# selling work



## StevieB (25 Jan 2007)

Is there an accepted protocol for selling the stuff you produce from patterns? By that I mean some patterns come with a 'you may make 10 copies' caveat, others which are downloaded do not. Anyone make and sell stuff at craft fairs etc and make multiples of the same design - is there any limitation on what you can and cannot do with the scrolled product?

Are you allowed to sell product under your own name with no reference to the design or does the pattern source have to be acknowledged? Or is it generally accepted that if you are going to sell product commercially that you negotiate with the pattern designer in advance to use their pattern?

Many thanks,

Steve.


----------



## Toni Burghout (25 Jan 2007)

Steve,

I believe it stating the designers name says a lot about a persons integrity. The general public doesn't know that there are patterns for scrolled work and by sharing the name of the designer you are helping them too. Afterall, if the designer wasn't THERE, to start you on the project, would there be a project???? Put yourself in the designers place.... 

Some designers will state what can be done with their patterns, for example, Chrestensen Burghout Designs policy is that a purchaser may make as many projects as they like from the design. We have customers who use our designs for laser, carving, pyrography, and scrolling.... so you can image those who use the laser may be able to make a lot more product to sell. 

We are in the "business" (if you want to call what we do a business) of starting the procedure. The creative procedure. 

Our patterns however, are registerd and protected by copyright. We make sure each design is registered so if there is an infringement of copyright, we are able to proceed against the offender. 

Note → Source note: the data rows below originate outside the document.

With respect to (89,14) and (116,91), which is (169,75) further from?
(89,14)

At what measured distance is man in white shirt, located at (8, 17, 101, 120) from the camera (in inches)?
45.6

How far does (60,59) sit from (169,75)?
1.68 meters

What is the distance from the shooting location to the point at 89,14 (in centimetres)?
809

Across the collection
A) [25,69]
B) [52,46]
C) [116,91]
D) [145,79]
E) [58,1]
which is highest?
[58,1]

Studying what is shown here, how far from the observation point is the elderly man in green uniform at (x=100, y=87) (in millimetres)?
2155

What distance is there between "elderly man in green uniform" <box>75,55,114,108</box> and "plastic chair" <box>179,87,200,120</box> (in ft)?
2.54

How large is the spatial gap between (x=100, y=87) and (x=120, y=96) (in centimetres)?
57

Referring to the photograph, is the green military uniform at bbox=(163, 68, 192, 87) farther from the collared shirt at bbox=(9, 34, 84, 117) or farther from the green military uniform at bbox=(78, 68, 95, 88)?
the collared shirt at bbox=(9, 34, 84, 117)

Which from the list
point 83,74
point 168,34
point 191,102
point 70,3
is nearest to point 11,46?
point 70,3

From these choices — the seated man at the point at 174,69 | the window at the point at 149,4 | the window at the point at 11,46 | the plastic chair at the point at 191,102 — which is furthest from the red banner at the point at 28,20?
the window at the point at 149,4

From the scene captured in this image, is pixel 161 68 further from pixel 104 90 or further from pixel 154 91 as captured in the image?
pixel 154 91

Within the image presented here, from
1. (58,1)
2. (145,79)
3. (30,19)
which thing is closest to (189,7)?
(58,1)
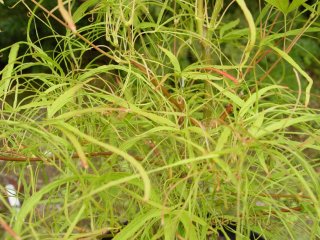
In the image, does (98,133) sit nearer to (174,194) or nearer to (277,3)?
(174,194)

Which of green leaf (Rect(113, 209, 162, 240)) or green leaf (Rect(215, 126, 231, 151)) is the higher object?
green leaf (Rect(215, 126, 231, 151))

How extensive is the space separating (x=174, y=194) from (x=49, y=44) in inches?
50.9

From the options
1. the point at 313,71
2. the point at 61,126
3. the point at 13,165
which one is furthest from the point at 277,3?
the point at 313,71

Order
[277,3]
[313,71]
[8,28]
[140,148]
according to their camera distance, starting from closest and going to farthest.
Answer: [277,3]
[140,148]
[8,28]
[313,71]

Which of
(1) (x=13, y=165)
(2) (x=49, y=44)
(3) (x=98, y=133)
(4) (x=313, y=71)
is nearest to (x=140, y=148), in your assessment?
(3) (x=98, y=133)

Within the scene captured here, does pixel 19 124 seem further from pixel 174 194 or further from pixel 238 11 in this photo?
pixel 238 11

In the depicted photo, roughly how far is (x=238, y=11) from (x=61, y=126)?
1433 mm

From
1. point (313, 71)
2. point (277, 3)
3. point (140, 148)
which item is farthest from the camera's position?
point (313, 71)

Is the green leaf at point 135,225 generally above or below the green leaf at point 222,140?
below

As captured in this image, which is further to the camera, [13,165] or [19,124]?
[13,165]

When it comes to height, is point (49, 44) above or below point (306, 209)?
below

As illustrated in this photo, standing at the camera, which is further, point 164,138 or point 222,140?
point 164,138

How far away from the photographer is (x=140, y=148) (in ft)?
2.22

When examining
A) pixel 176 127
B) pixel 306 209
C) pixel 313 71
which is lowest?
pixel 313 71
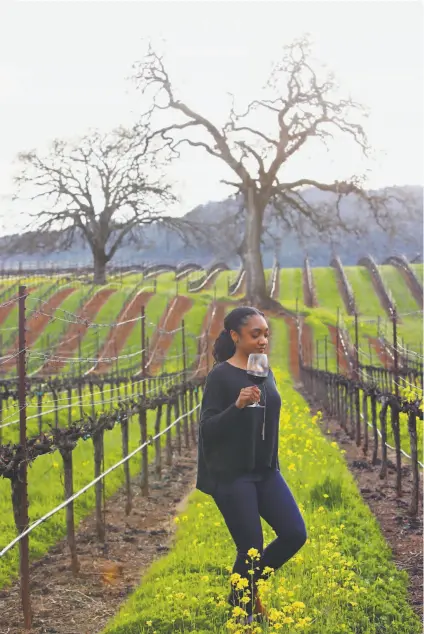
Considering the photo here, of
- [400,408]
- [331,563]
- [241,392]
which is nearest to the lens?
[241,392]

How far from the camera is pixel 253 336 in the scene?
17.5ft

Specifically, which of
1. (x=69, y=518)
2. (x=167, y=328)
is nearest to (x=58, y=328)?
(x=167, y=328)

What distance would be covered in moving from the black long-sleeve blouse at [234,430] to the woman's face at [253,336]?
6.6 inches

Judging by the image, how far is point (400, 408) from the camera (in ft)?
39.2

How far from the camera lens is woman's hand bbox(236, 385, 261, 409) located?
16.0 ft

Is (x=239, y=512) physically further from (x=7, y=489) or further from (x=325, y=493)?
(x=7, y=489)

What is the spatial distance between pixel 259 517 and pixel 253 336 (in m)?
1.26

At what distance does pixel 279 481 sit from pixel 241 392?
0.88 meters

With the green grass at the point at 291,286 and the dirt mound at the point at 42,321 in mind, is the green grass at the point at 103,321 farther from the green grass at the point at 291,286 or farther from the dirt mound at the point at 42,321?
the green grass at the point at 291,286

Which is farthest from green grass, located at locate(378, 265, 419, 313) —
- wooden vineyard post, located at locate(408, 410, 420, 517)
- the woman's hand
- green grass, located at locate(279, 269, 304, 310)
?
the woman's hand

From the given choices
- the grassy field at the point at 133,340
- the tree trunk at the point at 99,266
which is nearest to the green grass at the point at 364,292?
the grassy field at the point at 133,340

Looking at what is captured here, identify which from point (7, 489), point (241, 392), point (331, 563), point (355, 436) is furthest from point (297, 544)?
point (355, 436)

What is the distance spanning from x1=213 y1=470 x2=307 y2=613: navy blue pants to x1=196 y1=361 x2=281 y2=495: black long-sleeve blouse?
0.09m

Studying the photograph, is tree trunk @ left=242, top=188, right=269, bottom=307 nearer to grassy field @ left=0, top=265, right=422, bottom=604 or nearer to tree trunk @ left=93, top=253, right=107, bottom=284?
grassy field @ left=0, top=265, right=422, bottom=604
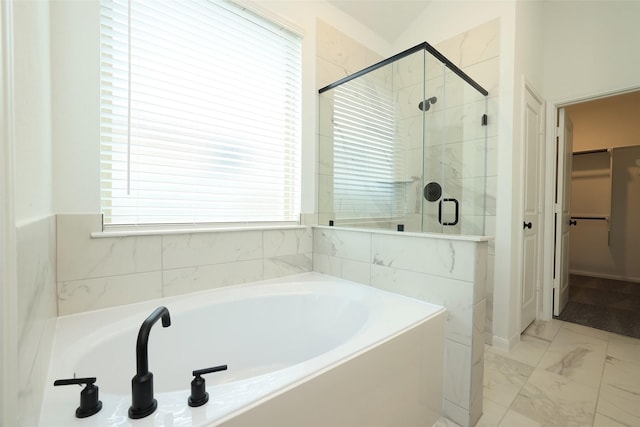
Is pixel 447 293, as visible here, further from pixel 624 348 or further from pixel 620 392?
pixel 624 348

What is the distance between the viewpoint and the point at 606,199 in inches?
153

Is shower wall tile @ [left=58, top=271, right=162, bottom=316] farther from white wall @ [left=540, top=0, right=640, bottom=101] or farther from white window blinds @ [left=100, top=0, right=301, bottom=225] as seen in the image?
white wall @ [left=540, top=0, right=640, bottom=101]

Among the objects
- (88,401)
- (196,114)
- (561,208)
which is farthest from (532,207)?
(88,401)

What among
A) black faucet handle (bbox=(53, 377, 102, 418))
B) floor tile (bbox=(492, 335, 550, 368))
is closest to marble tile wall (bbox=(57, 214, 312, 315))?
black faucet handle (bbox=(53, 377, 102, 418))

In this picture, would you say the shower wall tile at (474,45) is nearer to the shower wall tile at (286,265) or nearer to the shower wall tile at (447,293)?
the shower wall tile at (447,293)

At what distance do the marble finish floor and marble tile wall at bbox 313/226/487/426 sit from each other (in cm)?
18

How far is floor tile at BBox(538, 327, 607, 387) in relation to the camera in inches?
66.9

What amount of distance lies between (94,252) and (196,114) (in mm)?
901

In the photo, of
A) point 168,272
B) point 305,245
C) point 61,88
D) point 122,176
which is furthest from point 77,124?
point 305,245

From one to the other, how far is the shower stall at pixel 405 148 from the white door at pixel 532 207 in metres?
0.38

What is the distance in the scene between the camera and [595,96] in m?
2.30

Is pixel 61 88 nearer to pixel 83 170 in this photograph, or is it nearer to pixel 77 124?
pixel 77 124

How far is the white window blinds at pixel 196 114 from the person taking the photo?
1.41 metres

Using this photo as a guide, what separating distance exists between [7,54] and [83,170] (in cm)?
106
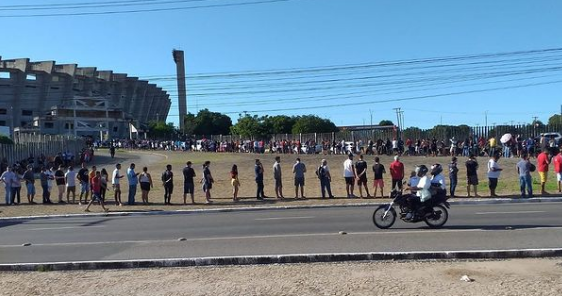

Our patterns indicate this and the agreement of purchase, basically you bought it, you can use it to make stuff to sell. HOWEVER, don't sell or distribute that pattern in ANY WAY or you are infringing on copyright laws. 

Last night I was talking with my sister who admitted to me that she spent hours trying to design something, and was surprised how long it took her. She is very creative, so it wasn't her creative abilities, but strictly the time involved it took to make sure the pattern worked. Most patterns are available at a nominal fee, for example, most of ours are 6.95, so if we really think about what it took in time to design, draw in Corel, format, create, and test ..... we make pennies unless that design is popular. 

If you are at all in doubt, ask the designer about the restrictions/if there are any.... BEFORE you purchase the pattern. 

Hope that helps.

Take care
Toni


----------



## StevieB (25 Jan 2007)

Thanks Toni, thats most helpful!

Steve.


----------